§ **EXERCISE SET**:
A – In the text about operations priorities, what characteristic let humanity become the world's apex predator?
B – Reproduce the part of the text about operations priorities starting at "The value of" and ending at "than its competition.".

§ **TEXT FOR ANALYSIS**:
If we transpose this to the operations world, who cares about what next year's production targets will be when we have this year's targets to hit? Our need for survival - to stay in business, to feed our families - preoccupies our thoughts. Most operations personnel are motivated by this immediacy.
We have evolved to feel a dopaminergic high when we accomplish a task. As an evolutionary mechanism, this is incredibly useful. Risk provides the negative motivating factor, and success provides the positive motivating reward.
On a typical production floor, operators will find much more fulfillment from work that satisfies production needs than anything else. The positive emotions associated with completing something urgent is a very easy reward to get hooked on, but just like any drug, tends to focus the user’s efforts on behaviors that will earn more of that reward.
The slow will die
Bringing it back to Maslow, he places safety needs just above the physiological needs. Humanity rose to be the world's apex predator because we had one characteristic that no other species had, the speed of our thoughts.
We could outthink other animals faster than they could react. We invented tools, advanced communication methods, complex tactical plans. We could absorb more inputs from the world around us, process them faster, and produce coordinated sets of actions that catapulted us to the top of the food chain.
The value of this processing speed is no different in business. Companies are made up of people, after all. The faster a business can absorb inputs, process them, and produce desirable outputs, the more successful it will be. An organization needs to be fast to respond to changing market conditions, quality issues, or production stoppages. The survival of the company depends on its ability to make decisions faster than its competition.
So what happens to those who aren't fast? Well, they die. Everyone is searching for solutions that make our lives easier and satisfy a need that's found somewhere on Maslow's pyramid. People naturally gravitate towards companies that can do this better. If a company’s operations don't keep up, it won't have customers to sustain it, and it goes out of business and dies.
Ike saves the day
This has been a long, roundabout way of getting to the meat of the matter. We have two needs that are competing for our focus. Our survival depends on the satiation of the urgency of our daily obligations, but our long term success requires investment in the important, efficiency-increasing activities now, for tomorrow's sake.
The Eisenhower Matrix is a popular framework used to triage the seemingly endless stream of tasks that permeates the week. It treats importance and urgency not as competing forces that need to be prioritized one over the other, but as separate dimensions along which to rank any given task and then disposition appropriately.
In the diagram above, each quadrant contains a recommended action that helps focus your attention on what is truly important and urgent. An injury out on the shop floor is both urgent AND important so it must be taken care of right away. An email asking everyone to rank their favorite cartoon character is neither important nor urgent and should be deleted immediately.
Every organization and every person in that organization is different, so which tasks fall into which quadrant varies from person to person. A Quadrant III tasks might actually be a Quadrant I task for someone else, so why not delegate this to them?It’s clear that we want to spend most of our time in Quadrant I, but most of us struggle to adequately handle tasks in Quadrant II and III. And of course, we’ve all found ourselves doing something in Quadrant IV even though we know better.
This framework is easy to grasp, but difficult to adhere to. We always want to be moving our focus up and to the left on this chart. Achieving consistency in our own tasks is an accomplishment in itself but, for those in leadership positions, delegating our Quadrant III tasks to those for whom it can become a Quadrant I task is the next level of mastery.
Maslow might have correctly identified and stratified our needs, but we can satisfy two levels of that hierarchy simultaneously as long as we apply the correct tools. For time-strapped operations personnel, we might just be able to prioritize appropriately enough to make our teams successful.

§ **DATA BLOCK**:
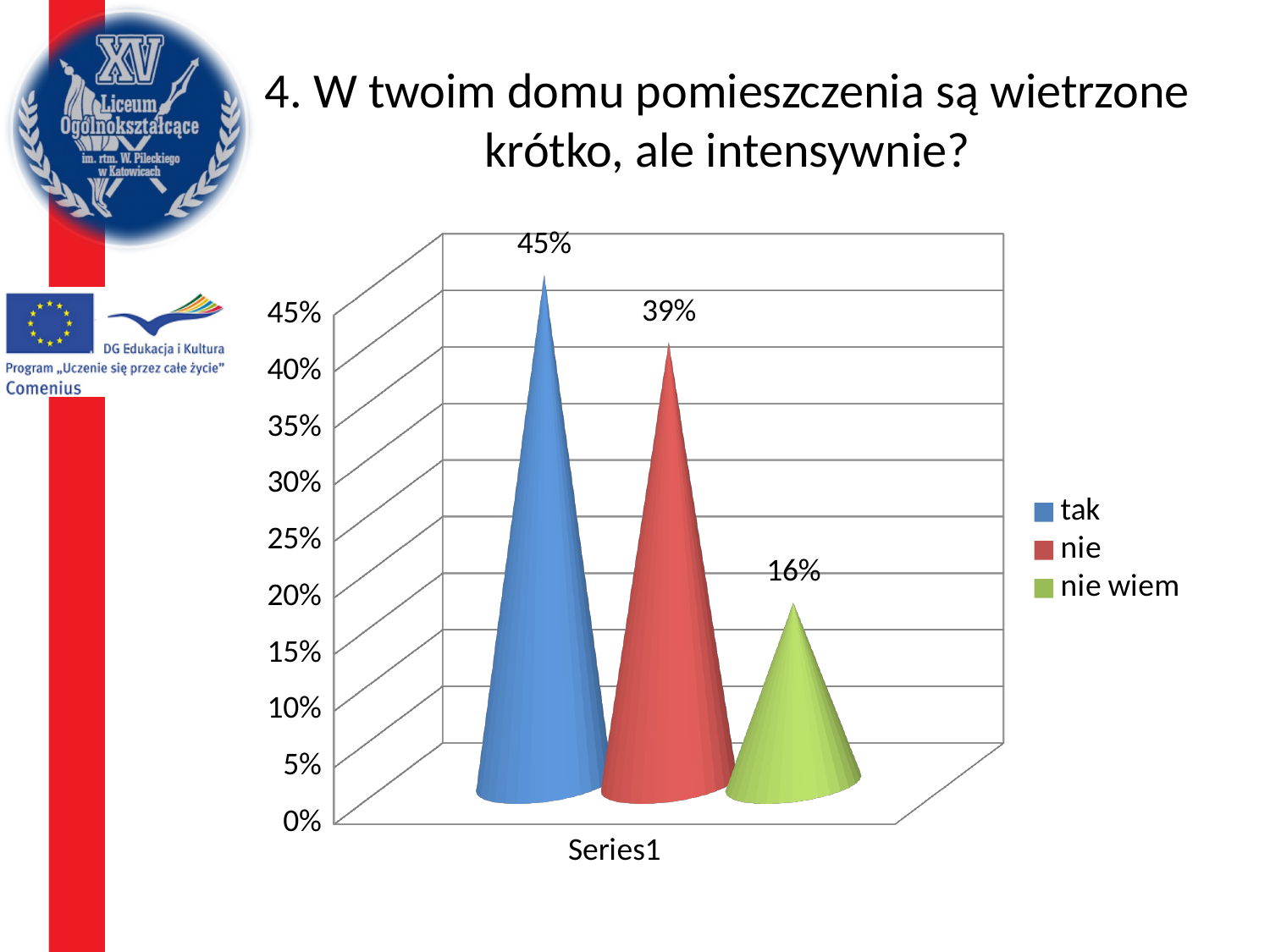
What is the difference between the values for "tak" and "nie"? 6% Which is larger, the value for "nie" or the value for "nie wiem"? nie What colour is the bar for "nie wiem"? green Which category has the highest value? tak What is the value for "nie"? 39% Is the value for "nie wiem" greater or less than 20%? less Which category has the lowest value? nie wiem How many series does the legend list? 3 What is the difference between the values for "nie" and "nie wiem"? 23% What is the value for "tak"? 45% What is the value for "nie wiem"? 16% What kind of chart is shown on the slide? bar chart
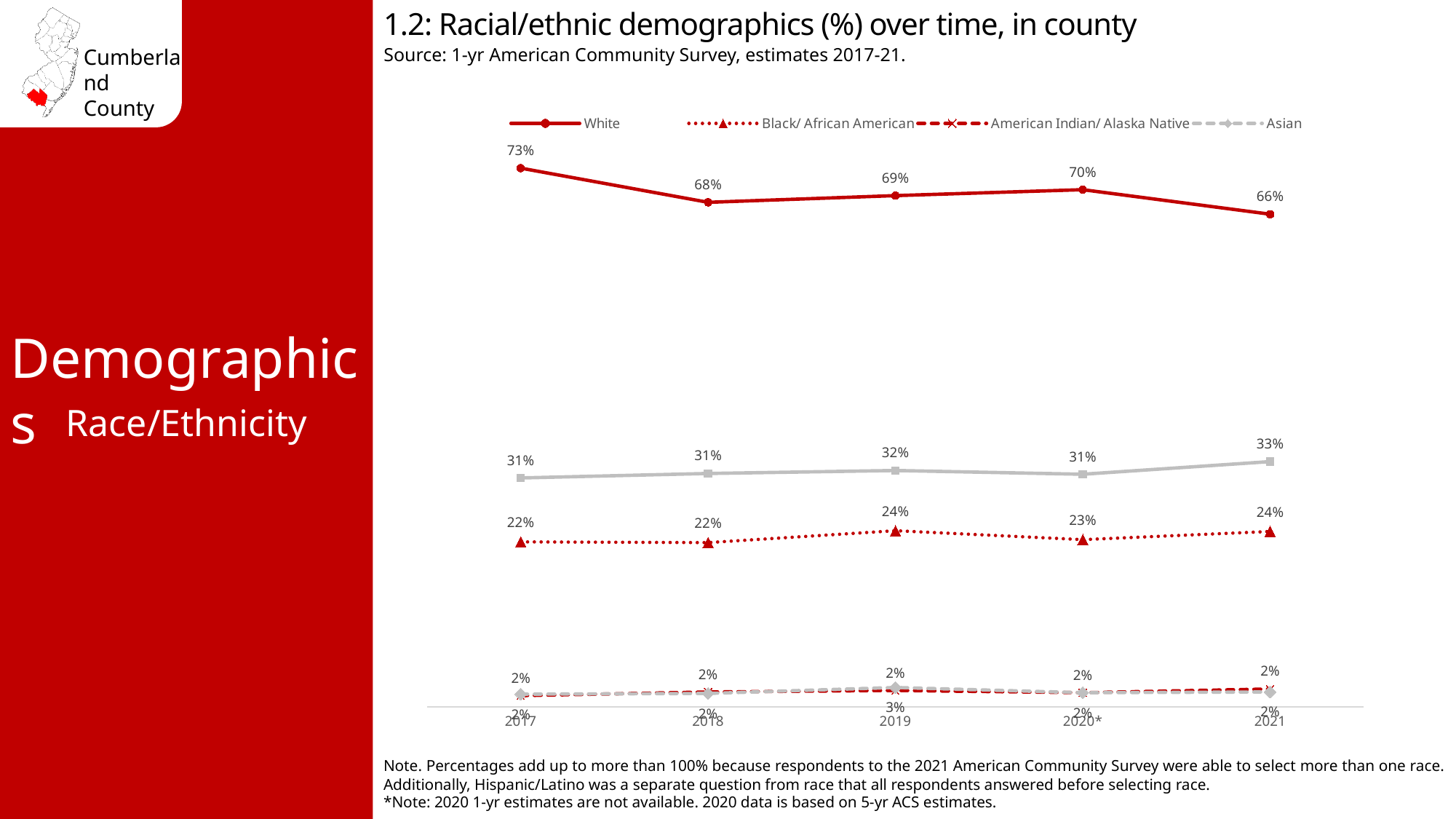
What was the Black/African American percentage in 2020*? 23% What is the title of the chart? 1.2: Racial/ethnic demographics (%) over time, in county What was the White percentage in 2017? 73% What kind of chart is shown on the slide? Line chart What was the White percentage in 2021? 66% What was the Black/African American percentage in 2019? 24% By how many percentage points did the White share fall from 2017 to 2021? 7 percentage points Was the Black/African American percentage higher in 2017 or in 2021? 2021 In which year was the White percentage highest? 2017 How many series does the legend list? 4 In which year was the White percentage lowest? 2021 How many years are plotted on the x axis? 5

§ **LIST OF ANSWERS**:
A – The speed of our thoughts.

B –
The value of this processing speed is no different in business. Companies are made up of people, after all. The faster a business can absorb inputs, process them, and produce desirable outputs, the more successful it will be. An organization needs to be fast to respond to changing market conditions, quality issues, or production stoppages. The survival of the company depends on its ability to make decisions faster than its competition.